• Entries
··········

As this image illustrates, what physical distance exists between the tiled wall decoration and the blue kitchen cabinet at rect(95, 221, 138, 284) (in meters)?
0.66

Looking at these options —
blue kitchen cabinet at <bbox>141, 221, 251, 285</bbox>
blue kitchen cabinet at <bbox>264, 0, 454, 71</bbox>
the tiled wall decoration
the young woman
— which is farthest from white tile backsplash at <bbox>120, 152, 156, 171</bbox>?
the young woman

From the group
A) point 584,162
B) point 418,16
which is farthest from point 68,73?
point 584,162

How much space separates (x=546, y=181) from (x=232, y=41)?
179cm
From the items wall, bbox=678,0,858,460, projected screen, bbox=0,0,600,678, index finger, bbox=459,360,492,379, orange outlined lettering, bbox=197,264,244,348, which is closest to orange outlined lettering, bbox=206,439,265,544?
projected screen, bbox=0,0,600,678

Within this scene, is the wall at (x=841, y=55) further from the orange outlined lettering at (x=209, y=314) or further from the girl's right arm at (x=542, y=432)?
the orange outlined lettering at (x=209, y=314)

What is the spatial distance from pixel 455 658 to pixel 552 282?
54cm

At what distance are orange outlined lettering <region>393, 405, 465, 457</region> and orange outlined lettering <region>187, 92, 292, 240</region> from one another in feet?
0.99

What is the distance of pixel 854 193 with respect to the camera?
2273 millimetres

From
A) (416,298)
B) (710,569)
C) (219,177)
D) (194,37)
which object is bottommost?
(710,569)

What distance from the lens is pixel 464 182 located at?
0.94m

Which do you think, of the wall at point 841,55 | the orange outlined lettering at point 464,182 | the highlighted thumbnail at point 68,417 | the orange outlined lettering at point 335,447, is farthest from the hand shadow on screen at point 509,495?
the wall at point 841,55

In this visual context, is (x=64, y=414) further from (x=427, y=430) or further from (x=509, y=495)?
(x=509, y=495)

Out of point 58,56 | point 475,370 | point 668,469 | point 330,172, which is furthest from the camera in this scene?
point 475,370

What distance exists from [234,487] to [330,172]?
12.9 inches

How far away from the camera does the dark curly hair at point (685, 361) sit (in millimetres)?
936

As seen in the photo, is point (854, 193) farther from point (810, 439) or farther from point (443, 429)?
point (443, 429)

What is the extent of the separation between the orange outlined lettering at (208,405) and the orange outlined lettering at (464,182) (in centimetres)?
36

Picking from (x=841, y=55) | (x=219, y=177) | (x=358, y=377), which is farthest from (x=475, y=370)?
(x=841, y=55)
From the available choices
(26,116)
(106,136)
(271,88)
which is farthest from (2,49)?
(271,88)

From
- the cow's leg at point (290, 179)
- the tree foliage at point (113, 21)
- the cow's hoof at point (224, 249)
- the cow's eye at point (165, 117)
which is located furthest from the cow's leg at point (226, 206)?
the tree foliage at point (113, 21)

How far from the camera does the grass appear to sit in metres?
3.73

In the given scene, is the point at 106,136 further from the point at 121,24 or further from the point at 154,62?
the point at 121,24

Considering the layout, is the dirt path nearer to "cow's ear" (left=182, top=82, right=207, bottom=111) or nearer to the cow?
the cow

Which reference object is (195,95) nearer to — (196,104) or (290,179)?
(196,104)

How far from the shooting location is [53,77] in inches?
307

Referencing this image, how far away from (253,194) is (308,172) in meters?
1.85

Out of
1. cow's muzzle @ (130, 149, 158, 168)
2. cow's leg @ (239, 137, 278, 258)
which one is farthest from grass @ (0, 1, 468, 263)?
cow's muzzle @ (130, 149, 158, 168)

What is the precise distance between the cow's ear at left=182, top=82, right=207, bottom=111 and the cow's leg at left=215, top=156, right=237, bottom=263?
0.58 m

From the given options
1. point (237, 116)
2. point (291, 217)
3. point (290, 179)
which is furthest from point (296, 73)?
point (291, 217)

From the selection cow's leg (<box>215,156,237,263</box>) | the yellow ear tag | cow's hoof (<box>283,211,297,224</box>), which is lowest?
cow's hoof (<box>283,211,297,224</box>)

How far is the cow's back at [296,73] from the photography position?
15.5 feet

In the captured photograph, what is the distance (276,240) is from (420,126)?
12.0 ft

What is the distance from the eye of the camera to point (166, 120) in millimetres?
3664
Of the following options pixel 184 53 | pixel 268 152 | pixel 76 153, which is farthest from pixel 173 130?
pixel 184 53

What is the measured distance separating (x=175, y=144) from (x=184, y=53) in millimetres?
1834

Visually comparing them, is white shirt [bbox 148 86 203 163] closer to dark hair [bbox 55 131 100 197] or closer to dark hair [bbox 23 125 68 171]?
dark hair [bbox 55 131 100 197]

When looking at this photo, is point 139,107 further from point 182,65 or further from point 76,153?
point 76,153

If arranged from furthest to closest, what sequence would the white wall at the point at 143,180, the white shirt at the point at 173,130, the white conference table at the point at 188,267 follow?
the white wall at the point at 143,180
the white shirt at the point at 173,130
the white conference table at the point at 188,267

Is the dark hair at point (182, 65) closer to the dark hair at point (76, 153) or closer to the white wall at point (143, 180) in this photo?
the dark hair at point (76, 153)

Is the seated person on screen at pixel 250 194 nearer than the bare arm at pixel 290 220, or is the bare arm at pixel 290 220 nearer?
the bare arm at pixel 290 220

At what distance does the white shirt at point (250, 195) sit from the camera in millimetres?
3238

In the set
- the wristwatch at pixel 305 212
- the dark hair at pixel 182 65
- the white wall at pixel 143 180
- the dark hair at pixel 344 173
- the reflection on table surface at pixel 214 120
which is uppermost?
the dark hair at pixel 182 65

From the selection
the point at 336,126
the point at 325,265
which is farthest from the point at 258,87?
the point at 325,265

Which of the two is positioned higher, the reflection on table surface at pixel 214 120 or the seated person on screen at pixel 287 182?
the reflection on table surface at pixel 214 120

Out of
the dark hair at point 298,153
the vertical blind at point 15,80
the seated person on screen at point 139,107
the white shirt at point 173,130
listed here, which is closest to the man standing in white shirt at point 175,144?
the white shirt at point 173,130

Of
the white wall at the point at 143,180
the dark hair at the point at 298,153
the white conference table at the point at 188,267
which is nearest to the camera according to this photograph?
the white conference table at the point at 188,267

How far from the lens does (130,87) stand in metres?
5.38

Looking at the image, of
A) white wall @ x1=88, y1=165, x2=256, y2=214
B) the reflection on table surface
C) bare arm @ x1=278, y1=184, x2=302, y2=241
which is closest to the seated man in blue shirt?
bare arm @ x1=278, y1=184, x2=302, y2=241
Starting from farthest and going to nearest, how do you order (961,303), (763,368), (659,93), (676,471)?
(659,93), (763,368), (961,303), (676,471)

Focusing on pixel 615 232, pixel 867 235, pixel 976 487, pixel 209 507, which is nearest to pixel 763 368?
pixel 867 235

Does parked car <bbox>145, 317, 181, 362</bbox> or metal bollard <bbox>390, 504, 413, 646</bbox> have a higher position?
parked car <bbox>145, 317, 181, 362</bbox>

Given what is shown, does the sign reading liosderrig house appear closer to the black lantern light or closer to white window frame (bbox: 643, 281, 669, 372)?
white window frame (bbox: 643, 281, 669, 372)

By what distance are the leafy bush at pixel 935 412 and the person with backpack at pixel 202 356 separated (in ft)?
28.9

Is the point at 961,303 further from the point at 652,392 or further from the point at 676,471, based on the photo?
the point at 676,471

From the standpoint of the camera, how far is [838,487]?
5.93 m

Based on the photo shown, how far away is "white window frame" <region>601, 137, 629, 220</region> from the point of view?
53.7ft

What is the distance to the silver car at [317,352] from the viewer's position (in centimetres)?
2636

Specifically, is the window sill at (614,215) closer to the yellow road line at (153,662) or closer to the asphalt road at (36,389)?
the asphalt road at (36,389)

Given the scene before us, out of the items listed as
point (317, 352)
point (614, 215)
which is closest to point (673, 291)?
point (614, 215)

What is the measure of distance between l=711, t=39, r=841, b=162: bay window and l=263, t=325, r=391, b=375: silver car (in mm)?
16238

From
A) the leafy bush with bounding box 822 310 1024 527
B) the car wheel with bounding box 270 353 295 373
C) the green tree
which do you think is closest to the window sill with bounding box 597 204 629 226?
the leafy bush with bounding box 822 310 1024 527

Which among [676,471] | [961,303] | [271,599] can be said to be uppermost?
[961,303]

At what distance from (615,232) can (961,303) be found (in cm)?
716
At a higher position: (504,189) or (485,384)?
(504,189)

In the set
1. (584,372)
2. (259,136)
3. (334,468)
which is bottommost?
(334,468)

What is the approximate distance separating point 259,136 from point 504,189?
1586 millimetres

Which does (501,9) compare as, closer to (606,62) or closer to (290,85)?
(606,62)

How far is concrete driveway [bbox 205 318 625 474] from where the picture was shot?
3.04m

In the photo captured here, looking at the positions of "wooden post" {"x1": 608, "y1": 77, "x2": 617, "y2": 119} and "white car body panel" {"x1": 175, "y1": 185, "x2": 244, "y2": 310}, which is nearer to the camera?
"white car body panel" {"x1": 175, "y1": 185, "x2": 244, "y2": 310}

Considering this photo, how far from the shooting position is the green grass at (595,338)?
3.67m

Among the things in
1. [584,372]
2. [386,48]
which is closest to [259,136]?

··········

• What is being asked
Only the lines from the one containing "Which among [676,471]" through the end of the entries above belong in the answer; repeat them exactly.

• Response below
Which among [676,471] | [961,303] | [271,599] can be said to be uppermost?
[961,303]

At what distance from (615,232) can (961,303) be found (in cm)?
716
At a higher position: (504,189) or (485,384)?
(504,189)

In the set
1. (584,372)
2. (259,136)
3. (334,468)
which is bottommost?
(334,468)

What is the approximate distance separating point 259,136 from point 504,189?
1586 millimetres

Which does (501,9) compare as, closer to (606,62) or closer to (290,85)?
(606,62)

How far is concrete driveway [bbox 205 318 625 474] from where the picture was shot?
3.04m

In the photo captured here, looking at the positions of "wooden post" {"x1": 608, "y1": 77, "x2": 617, "y2": 119} and "white car body panel" {"x1": 175, "y1": 185, "x2": 244, "y2": 310}, which is nearer to the camera?
"white car body panel" {"x1": 175, "y1": 185, "x2": 244, "y2": 310}

Considering this photo, how far from the shooting position is the green grass at (595,338)?
3.67m

Among the things in
1. [584,372]
2. [386,48]
which is closest to [259,136]?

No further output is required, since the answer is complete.